The exercise |
Look in the data below for the line that contains "Considering this view, in what sequence would". Copy that line and the remaining lines exactly.

Stored items from a collection
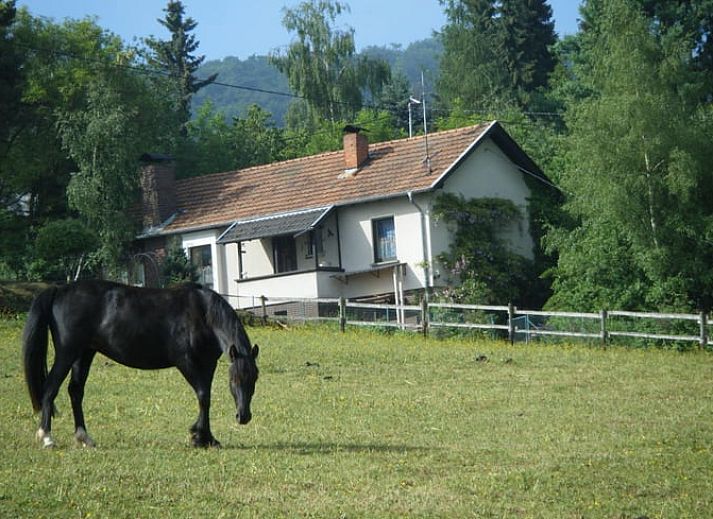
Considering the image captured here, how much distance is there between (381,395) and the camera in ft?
70.7

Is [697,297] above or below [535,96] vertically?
below

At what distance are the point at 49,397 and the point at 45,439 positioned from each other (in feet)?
1.75

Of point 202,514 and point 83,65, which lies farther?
point 83,65

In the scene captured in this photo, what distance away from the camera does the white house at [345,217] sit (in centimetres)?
4128

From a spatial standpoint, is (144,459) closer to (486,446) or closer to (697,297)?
(486,446)

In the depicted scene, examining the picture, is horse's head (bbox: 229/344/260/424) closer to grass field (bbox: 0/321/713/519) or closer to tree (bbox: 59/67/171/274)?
grass field (bbox: 0/321/713/519)

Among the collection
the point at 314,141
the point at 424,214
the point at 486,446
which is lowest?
the point at 486,446

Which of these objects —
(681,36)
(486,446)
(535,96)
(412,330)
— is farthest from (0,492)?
(535,96)

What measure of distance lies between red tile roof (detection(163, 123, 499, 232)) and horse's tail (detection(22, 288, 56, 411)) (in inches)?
996

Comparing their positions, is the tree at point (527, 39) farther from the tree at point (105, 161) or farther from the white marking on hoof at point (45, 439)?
the white marking on hoof at point (45, 439)

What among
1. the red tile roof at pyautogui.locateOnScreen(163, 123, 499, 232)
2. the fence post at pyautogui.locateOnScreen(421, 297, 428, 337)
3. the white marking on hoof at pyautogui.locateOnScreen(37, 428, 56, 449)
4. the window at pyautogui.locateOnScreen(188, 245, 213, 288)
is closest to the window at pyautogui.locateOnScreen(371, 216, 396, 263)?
the red tile roof at pyautogui.locateOnScreen(163, 123, 499, 232)

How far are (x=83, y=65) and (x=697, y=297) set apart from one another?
25.4m

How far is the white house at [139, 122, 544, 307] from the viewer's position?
4128 centimetres

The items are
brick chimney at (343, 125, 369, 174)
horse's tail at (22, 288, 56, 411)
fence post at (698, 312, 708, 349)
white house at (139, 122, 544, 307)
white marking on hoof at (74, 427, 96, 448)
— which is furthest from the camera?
brick chimney at (343, 125, 369, 174)
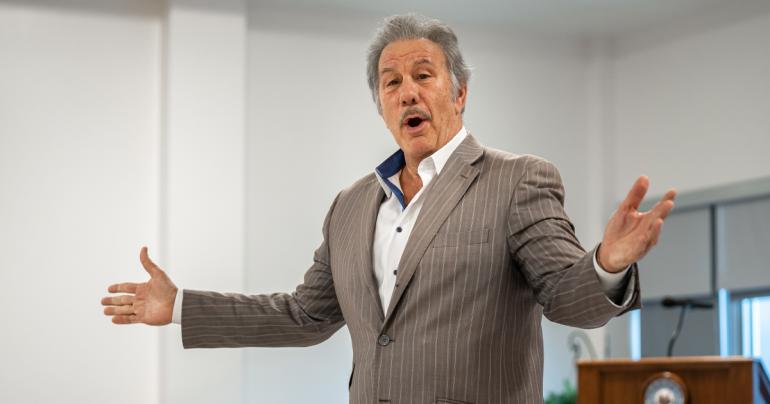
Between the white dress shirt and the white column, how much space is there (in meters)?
2.86

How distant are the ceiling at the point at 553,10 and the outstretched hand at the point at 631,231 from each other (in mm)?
4239

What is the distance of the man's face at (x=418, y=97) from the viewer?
242 centimetres

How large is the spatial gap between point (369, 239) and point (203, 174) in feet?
10.6

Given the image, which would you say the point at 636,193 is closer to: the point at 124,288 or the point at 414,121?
the point at 414,121

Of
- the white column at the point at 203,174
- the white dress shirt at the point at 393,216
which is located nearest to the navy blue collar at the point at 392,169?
the white dress shirt at the point at 393,216

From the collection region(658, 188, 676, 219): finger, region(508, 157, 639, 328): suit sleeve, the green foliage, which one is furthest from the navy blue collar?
the green foliage

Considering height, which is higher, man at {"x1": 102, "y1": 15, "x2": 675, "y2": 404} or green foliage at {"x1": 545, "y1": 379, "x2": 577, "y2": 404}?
man at {"x1": 102, "y1": 15, "x2": 675, "y2": 404}

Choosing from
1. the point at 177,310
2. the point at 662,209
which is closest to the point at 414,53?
the point at 177,310

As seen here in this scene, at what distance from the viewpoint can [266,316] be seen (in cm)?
255

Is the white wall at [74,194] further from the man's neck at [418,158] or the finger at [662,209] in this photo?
the finger at [662,209]

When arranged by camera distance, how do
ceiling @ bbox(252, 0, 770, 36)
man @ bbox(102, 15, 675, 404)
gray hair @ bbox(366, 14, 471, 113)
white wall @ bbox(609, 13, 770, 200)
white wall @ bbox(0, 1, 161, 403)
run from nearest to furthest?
man @ bbox(102, 15, 675, 404) → gray hair @ bbox(366, 14, 471, 113) → white wall @ bbox(0, 1, 161, 403) → white wall @ bbox(609, 13, 770, 200) → ceiling @ bbox(252, 0, 770, 36)

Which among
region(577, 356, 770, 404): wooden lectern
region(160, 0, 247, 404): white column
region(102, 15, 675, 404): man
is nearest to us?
region(102, 15, 675, 404): man

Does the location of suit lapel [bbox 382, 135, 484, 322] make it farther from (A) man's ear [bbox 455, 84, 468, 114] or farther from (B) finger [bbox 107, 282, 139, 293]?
(B) finger [bbox 107, 282, 139, 293]

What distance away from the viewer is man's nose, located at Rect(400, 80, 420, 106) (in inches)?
95.6
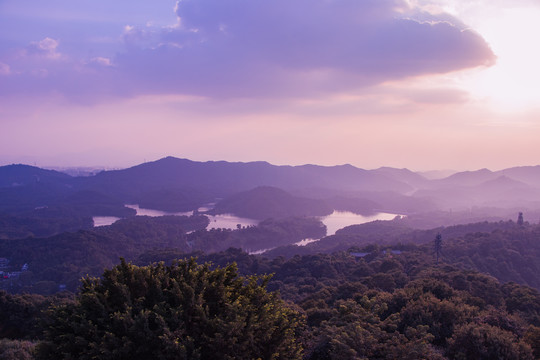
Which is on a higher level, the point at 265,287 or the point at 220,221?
the point at 265,287

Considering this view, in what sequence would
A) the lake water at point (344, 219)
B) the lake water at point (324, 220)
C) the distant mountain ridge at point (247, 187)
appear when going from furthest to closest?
the distant mountain ridge at point (247, 187) → the lake water at point (324, 220) → the lake water at point (344, 219)

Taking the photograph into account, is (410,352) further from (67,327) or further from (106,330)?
(67,327)

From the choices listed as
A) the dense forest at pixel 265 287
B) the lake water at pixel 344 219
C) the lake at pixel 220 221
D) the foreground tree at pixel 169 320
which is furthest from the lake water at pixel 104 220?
the foreground tree at pixel 169 320

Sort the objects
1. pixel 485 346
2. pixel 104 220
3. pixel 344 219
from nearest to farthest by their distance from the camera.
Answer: pixel 485 346
pixel 104 220
pixel 344 219

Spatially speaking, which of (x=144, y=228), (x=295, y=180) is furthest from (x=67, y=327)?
(x=295, y=180)

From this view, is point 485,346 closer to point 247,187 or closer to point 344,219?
point 344,219

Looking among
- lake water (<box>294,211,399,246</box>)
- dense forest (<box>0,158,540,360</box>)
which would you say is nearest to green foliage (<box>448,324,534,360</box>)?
dense forest (<box>0,158,540,360</box>)

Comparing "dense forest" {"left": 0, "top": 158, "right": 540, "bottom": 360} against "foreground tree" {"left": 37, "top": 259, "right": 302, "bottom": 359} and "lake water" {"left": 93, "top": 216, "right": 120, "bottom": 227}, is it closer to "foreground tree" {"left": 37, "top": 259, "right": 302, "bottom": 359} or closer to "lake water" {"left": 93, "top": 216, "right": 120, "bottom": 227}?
"foreground tree" {"left": 37, "top": 259, "right": 302, "bottom": 359}

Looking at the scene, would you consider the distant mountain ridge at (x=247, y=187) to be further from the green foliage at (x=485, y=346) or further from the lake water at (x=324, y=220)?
the green foliage at (x=485, y=346)

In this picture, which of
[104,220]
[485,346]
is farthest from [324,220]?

Complete output |
Considering this view, in what sequence would
A) the lake water at point (344, 219)
B) the lake water at point (324, 220)
C) the distant mountain ridge at point (247, 187)
appear when going from furthest to closest?
the distant mountain ridge at point (247, 187) → the lake water at point (324, 220) → the lake water at point (344, 219)

Taking the photograph into account, is (410,352) further from (67,327) or further from (106,330)?
(67,327)

From the choices listed as
A) the dense forest at pixel 265 287
B) the lake water at pixel 344 219
C) the lake at pixel 220 221
D) the foreground tree at pixel 169 320
which is furthest from the lake water at pixel 104 220?
the foreground tree at pixel 169 320

Sort the objects
1. pixel 485 346
2. pixel 104 220
3. pixel 344 219
from nearest to farthest by their distance from the camera.
Answer: pixel 485 346
pixel 104 220
pixel 344 219

Spatially speaking, which of (x=144, y=228), (x=295, y=180) is furthest from (x=67, y=327)?
(x=295, y=180)

From this view, is point 485,346 closer to point 247,187 or closer to point 344,219?
point 344,219

Looking among
- lake water (<box>294,211,399,246</box>)
- dense forest (<box>0,158,540,360</box>)
which would you say is nearest to green foliage (<box>448,324,534,360</box>)?
dense forest (<box>0,158,540,360</box>)

Comparing "dense forest" {"left": 0, "top": 158, "right": 540, "bottom": 360} against "foreground tree" {"left": 37, "top": 259, "right": 302, "bottom": 359} and "lake water" {"left": 93, "top": 216, "right": 120, "bottom": 227}, is it closer to "foreground tree" {"left": 37, "top": 259, "right": 302, "bottom": 359} or closer to "lake water" {"left": 93, "top": 216, "right": 120, "bottom": 227}?
"foreground tree" {"left": 37, "top": 259, "right": 302, "bottom": 359}

Looking at the scene, would you consider the distant mountain ridge at (x=247, y=187) to be further from the green foliage at (x=485, y=346) or further from the lake water at (x=324, y=220)?
the green foliage at (x=485, y=346)

In this picture, which of
[104,220]
[485,346]
is farthest from [324,220]?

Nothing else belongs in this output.